- [STUDY QUESTIONS]
A - According to the Lie algebra passage, what kind of inner product do complex Lie algebras carry?
B - Repeat the stretch of the Lie algebra passage from "Since we have" through "have many choices.".

- [READING PASSAGE]
_ _ _ _ _

Proposition: Let $\mathfrak{g}$ be a simple Lie algebra and consider the Cartan-Weyl basis, $H,H^{\prime }\in \mathfrak{h}$ be generators of the Cartan subalgebra and $E,E^{\prime }\in \mathfrak{g}\setminus \mathfrak{h}$ be generators of the remaining algebra with $\alpha ,{\alpha }^{\prime }\in {\mathfrak{h}}^{\ast }$ the corresponding roots. Then the following identities are true.

1. $[H,H^{\prime }]=0$
2. $[H,E]=\alpha (H)E$,
3. If $\alpha +{\alpha }^{\prime }=0$ then $[E,E^{\prime }]=\frac{2\alpha \cdot H}{⟨\alpha ,\alpha ⟩}$, where $\alpha \cdot H=\sum _{i=0}^{\text{dim}\mathfrak{h}}{\alpha }^i{H}^i$.
4. If $\alpha +{\alpha }^{\prime }$ is also a root corresponding to generator $\overline{E}$ then there exists a $\lambda \in \mathbb{C}$ such that $[E,E^{\prime }]=\lambda \overline{E}$.
5. If $\alpha +{\alpha }^{\prime }$ is none of the above, then $[E,E^{\prime }]=0$.

Killing Form

Since we have a representation of the algebra onto itself, it would be nice to find an "inner product" on the Lie algebra that is invariant under the action of itself. Just like we have orthogonal transformations and we find the Euclidean inner product that is invariant under them.

Notice that since the Lie algebras we are considering are all complex they carry a Hermitian inner product. So talking about lengths and stuff is always possible. However finding an $\text{ad}$ invariant inner product isn't. So we have to relax something.

Turns out that if we want something to be linear symmetric and invariant under Lie algebra automorphisms in a simple Lie algebra we don't really have many choices.

_ _ _ _ _

- [RECORDED DATA]
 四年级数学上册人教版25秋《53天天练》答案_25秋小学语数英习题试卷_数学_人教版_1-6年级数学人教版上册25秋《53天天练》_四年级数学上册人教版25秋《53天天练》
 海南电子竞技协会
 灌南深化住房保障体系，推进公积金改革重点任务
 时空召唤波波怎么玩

_ _ _ _ _

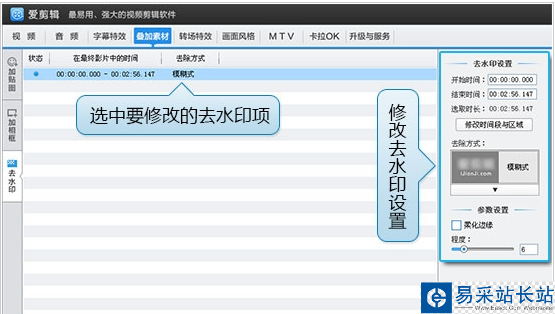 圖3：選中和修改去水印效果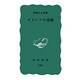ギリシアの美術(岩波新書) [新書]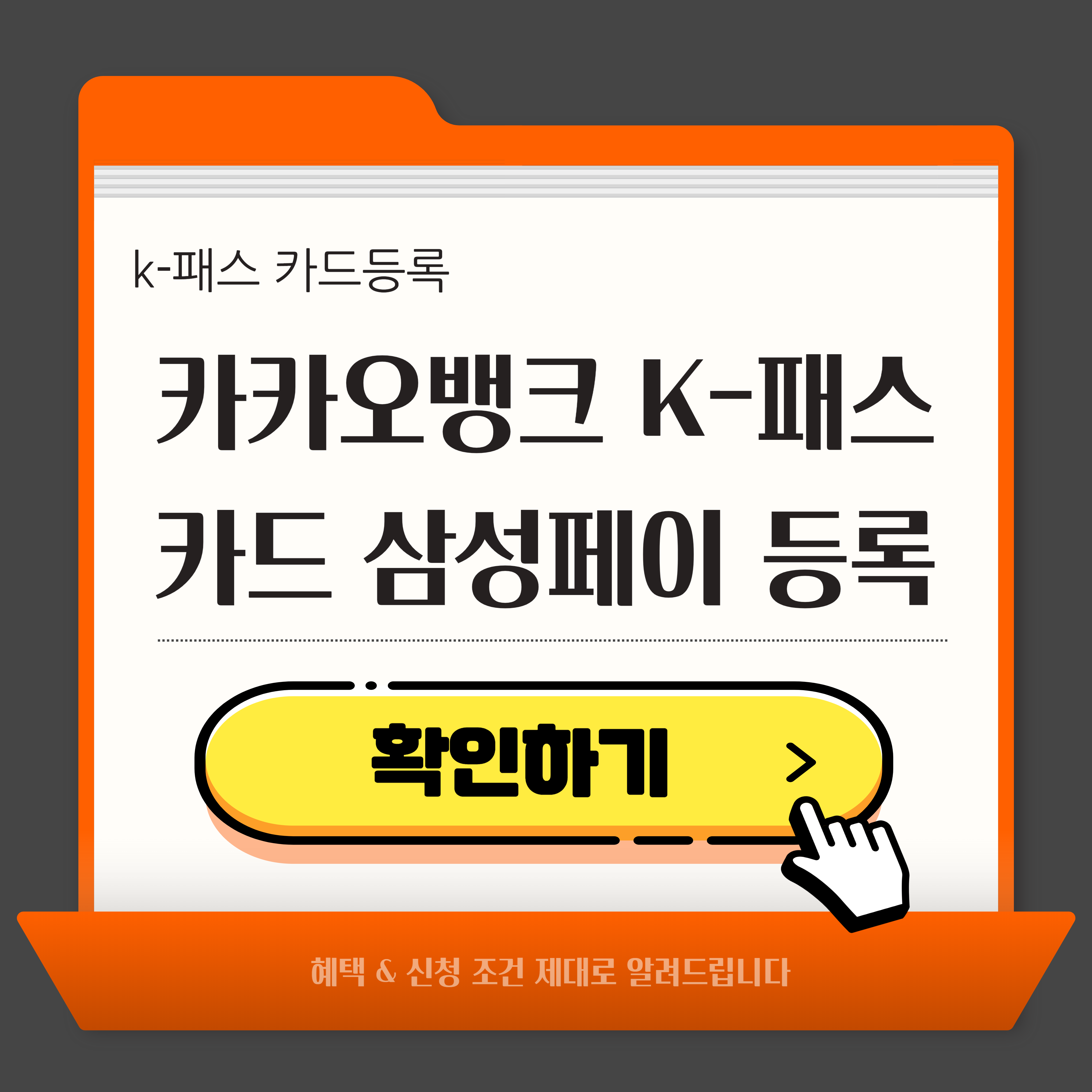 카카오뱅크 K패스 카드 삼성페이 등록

_ _ _ _ _

- [EXERCISE SOLUTIONS]
A - A Hermitian inner product.

B -
Since we have a representation of the algebra onto itself, it would be nice to find an "inner product" on the Lie algebra that is invariant under the action of itself. Just like we have orthogonal transformations and we find the Euclidean inner product that is invariant under them.

Notice that since the Lie algebras we are considering are all complex they carry a Hermitian inner product. So talking about lengths and stuff is always possible. However finding an $\text{ad}$ invariant inner product isn't. So we have to relax something.

Turns out that if we want something to be linear symmetric and invariant under Lie algebra automorphisms in a simple Lie algebra we don't really have many choices.